Masters' attorneys discovered that the prosecutors and Detective Jim Broderick concealed evidence that would have aided Masters at his 1998 trial."

That's right Colorado, you were paying Gilmore and Blair to do what they did to Mr. Masters; you're still paying Gilmore and Blair, because they were such great "tough" public servants you elected them to Judgeships; and, now you get to pay Mr. Masters $4 million for stealing a chunk of his life.  

When will we learn?


  1. I don't hold that conviction against Gilmore and/or Blair; I do, however, hold it against Mr. Masters' defense attorney. How bad do you have to be in order for your client to be convicted of murder given the "absence of any physical evidence"?

    The adversary system: make sure to get a good lawyer.

  2. Sorry Mr. Diaz, but the adversary system can only get you so far. When the prosecution withholds exculpatory evidence, then it is blatant prosecutorial misconduct and the prosecutor that engages in this type of deception deserves to be punished, not promoted.
    Also, your adversary system comment ignores that many criminal defendants are indigent and don't have the means to pay for a "good" lawyer - they get the overworked, underpaid public defender. Even the rock stars in the PD's office miss things due to the size of their caseload.
    Finally, there is an absence of physical evidence in many criminal cases. In those cases the prosecutor attempts to establish guilt based on circumstantial evidence. And cops in their dress uniforms seem to make a better appearance and come off as more credible than defendants accused of a crime.

  3. Terrific observations, gentlemen thank you for adding your comments. Amazing isn't it? I actually think there is enough blame to go around in these cases. But I would but the blame on the original trial judges, remember the Judges control what evidence comes in or is excluded. The Judges had the ability to say that there was insufficient evidence.

    I think the "type of evidence" circumstantial versus direct or as in this case, a lack of phsyical evidence probably is slightly less salient. Here's why, you can have a solid conviction on circustantial evidence--but how can you have a solid conviction when there's is no evidence? Where the quality of the evidence is so suspect, that a jury shouldn't be allowed to play dice with the defendnat's lives?

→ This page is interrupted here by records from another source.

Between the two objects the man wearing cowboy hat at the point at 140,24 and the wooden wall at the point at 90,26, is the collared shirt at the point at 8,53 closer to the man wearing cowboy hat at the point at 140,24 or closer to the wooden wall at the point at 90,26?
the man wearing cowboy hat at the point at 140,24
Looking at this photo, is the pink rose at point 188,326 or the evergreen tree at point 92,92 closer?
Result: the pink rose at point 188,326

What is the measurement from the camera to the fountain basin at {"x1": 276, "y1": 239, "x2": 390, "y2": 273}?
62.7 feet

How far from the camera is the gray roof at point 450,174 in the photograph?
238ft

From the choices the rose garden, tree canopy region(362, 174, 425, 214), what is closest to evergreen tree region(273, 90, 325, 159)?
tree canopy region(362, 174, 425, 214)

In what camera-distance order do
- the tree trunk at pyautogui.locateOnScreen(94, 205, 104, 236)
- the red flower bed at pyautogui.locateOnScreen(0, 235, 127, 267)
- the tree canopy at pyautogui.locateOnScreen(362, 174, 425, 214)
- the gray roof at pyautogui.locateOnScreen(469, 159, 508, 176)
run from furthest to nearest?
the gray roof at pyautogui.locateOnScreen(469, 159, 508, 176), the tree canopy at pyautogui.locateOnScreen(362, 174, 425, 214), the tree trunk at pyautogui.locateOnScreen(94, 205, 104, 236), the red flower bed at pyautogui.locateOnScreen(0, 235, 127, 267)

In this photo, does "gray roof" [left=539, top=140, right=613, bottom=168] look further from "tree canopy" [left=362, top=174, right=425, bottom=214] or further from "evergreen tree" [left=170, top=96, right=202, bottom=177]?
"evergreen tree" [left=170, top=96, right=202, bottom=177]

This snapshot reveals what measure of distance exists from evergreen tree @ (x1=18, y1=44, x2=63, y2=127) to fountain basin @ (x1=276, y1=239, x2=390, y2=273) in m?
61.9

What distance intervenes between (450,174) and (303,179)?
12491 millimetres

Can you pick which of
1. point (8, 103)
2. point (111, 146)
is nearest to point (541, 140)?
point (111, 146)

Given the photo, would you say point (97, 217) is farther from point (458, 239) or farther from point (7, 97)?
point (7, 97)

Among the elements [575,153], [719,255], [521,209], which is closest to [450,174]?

  4. BL iagree the judges need to grow a set however in many cxases you mat have a prosecuters office that drag judges around by either raising funds to elect the ones that serve their purpose --and remind others of this in different manors. they use the press to illustrate a concerned judge as soft on crime and maybe if juries are told and we are taught of the more inquzitive role juries can have ----------------remember bert griffins instructions to the grand jury bill was very unhappy that the mere thought of resonable doubt should be taken seriously

    the pope

  5. Just a correction: nobody "elected" Blair and Gilmore to judgeships. In Colorado, judges are POLITICAL APPOINTEES OF THE GOVERNOR. There is this device called a retention election every four years, for district court judges (after their initial appointment), and the case of Blair and Gilmore is one of the few times this device has worked. Citizens threw them out on their bums in 2010, because of the information that came out about their misconduct as prosecutors in the Masters case.